**To do**
Can you pull out every one of the items below and reproduce each line verbatim?

**Records supplied**
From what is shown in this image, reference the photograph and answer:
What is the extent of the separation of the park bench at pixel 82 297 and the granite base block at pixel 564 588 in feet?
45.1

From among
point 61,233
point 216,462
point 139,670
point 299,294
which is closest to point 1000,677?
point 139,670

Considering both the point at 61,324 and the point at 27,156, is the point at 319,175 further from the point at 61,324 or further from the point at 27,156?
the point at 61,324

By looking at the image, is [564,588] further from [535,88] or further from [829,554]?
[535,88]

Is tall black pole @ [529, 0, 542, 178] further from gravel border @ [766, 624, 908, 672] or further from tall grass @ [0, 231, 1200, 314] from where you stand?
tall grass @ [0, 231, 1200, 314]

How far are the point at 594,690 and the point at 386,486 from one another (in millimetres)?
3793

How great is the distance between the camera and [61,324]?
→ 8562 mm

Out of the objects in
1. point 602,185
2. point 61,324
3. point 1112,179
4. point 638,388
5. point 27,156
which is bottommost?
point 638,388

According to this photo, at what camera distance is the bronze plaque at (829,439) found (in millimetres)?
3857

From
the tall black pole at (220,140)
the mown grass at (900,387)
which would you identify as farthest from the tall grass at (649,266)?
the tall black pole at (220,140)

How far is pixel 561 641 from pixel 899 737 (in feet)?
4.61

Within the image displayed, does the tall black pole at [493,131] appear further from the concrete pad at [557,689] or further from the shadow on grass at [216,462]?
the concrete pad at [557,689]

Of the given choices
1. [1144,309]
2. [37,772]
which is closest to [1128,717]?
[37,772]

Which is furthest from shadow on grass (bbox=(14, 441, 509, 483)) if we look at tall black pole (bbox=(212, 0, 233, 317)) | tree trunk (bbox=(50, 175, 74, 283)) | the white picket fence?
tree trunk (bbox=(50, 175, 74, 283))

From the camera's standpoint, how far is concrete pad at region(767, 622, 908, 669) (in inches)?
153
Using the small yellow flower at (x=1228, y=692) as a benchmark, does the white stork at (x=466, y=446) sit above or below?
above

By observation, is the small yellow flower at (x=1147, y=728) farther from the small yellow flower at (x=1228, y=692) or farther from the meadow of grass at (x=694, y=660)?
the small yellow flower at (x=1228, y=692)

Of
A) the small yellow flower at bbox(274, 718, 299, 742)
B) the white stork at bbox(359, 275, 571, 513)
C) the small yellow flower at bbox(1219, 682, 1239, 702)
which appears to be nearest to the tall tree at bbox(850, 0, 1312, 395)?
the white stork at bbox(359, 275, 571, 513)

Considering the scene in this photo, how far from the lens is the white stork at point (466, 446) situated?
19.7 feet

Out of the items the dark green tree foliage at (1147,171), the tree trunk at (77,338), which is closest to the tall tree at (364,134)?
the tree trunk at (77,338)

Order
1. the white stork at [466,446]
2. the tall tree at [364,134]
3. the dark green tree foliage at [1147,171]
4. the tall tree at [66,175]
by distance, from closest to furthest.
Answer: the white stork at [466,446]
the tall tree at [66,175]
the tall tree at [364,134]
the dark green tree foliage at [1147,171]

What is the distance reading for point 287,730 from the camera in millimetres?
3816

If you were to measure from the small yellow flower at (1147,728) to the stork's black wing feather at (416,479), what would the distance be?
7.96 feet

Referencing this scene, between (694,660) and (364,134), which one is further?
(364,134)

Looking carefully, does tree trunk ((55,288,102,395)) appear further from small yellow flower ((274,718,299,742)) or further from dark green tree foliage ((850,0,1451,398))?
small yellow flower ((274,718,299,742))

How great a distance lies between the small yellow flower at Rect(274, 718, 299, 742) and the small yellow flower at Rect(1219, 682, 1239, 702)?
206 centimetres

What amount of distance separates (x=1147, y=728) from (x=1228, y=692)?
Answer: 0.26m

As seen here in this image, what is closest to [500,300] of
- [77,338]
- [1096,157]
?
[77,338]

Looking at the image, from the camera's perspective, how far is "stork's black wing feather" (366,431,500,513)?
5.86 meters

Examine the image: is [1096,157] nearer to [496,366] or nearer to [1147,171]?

**Finished answer**
From what is shown in this image, reference the photograph and answer:
What is the extent of the separation of the park bench at pixel 82 297 and the granite base block at pixel 564 588 in feet?
45.1

From among
point 61,233
point 216,462
point 139,670
point 299,294
which is closest to point 1000,677?
point 139,670

Considering both the point at 61,324 and the point at 27,156, is the point at 319,175 further from the point at 61,324 or further from the point at 27,156?
the point at 61,324

By looking at the image, is [564,588] further from [535,88] or further from [829,554]?
[535,88]

Is tall black pole @ [529, 0, 542, 178] further from gravel border @ [766, 624, 908, 672] or further from tall grass @ [0, 231, 1200, 314] from where you stand?
tall grass @ [0, 231, 1200, 314]

How far are the point at 594,690 and the point at 386,486 from one another (in millimetres)?
3793

How great is the distance between the camera and [61,324]?
→ 8562 mm

Out of the objects in
1. point 602,185
2. point 61,324
3. point 1112,179
4. point 638,388
5. point 27,156
which is bottommost?
point 638,388

According to this photo, at what camera distance is the bronze plaque at (829,439) found (in millimetres)?
3857

From
the tall black pole at (220,140)
the mown grass at (900,387)
which would you identify as farthest from the tall grass at (649,266)?
the tall black pole at (220,140)

How far is pixel 561 641 from pixel 899 737 (in feet)?
4.61

Within the image displayed, does the tall black pole at [493,131] appear further from the concrete pad at [557,689] or further from the shadow on grass at [216,462]?
the concrete pad at [557,689]

Of the given choices
1. [1144,309]
2. [37,772]
which is closest to [1128,717]?
[37,772]

Which is furthest from shadow on grass (bbox=(14, 441, 509, 483)) if we look at tall black pole (bbox=(212, 0, 233, 317)) | tree trunk (bbox=(50, 175, 74, 283)) | the white picket fence?
tree trunk (bbox=(50, 175, 74, 283))

From the camera's standpoint, how far is concrete pad at region(767, 622, 908, 669) (in inches)?
153
Using the small yellow flower at (x=1228, y=692) as a benchmark, does the white stork at (x=466, y=446) sit above or below?
above

By observation, is the small yellow flower at (x=1147, y=728) farther from the small yellow flower at (x=1228, y=692) or farther from the meadow of grass at (x=694, y=660)?
the small yellow flower at (x=1228, y=692)

Of
A) the small yellow flower at bbox(274, 718, 299, 742)
B) the white stork at bbox(359, 275, 571, 513)
C) the small yellow flower at bbox(1219, 682, 1239, 702)
which appears to be nearest to the tall tree at bbox(850, 0, 1312, 395)?
the white stork at bbox(359, 275, 571, 513)

Considering the scene in this photo, how far from the lens is the white stork at point (466, 446) situated?
19.7 feet

Out of the items the dark green tree foliage at (1147,171), the tree trunk at (77,338), which is closest to the tall tree at (364,134)?
the tree trunk at (77,338)

Order
1. the white stork at [466,446]
2. the tall tree at [364,134]
3. the dark green tree foliage at [1147,171]
4. the tall tree at [66,175]
by distance, from closest to furthest.
Answer: the white stork at [466,446]
the tall tree at [66,175]
the tall tree at [364,134]
the dark green tree foliage at [1147,171]

What is the distance reading for point 287,730 from the camera in millimetres?
3816

If you were to measure from the small yellow flower at (1147,728) to the stork's black wing feather at (416,479), what would the distance be?
7.96 feet

Referencing this scene, between (694,660) and (364,134), which one is further?
(364,134)

Looking carefully, does tree trunk ((55,288,102,395)) appear further from small yellow flower ((274,718,299,742)) or further from dark green tree foliage ((850,0,1451,398))?
small yellow flower ((274,718,299,742))

How great a distance lies between the small yellow flower at Rect(274, 718, 299, 742) and the small yellow flower at Rect(1219, 682, 1239, 702)?
206 centimetres

What amount of distance separates (x=1147, y=728) from (x=1228, y=692)?
Answer: 0.26m

As seen here in this image, what is closest to [500,300] of
- [77,338]
- [1096,157]
?
[77,338]

Looking at the image, from the camera's perspective, how far is "stork's black wing feather" (366,431,500,513)?
5.86 meters

Examine the image: is [1096,157] nearer to [496,366] or nearer to [1147,171]?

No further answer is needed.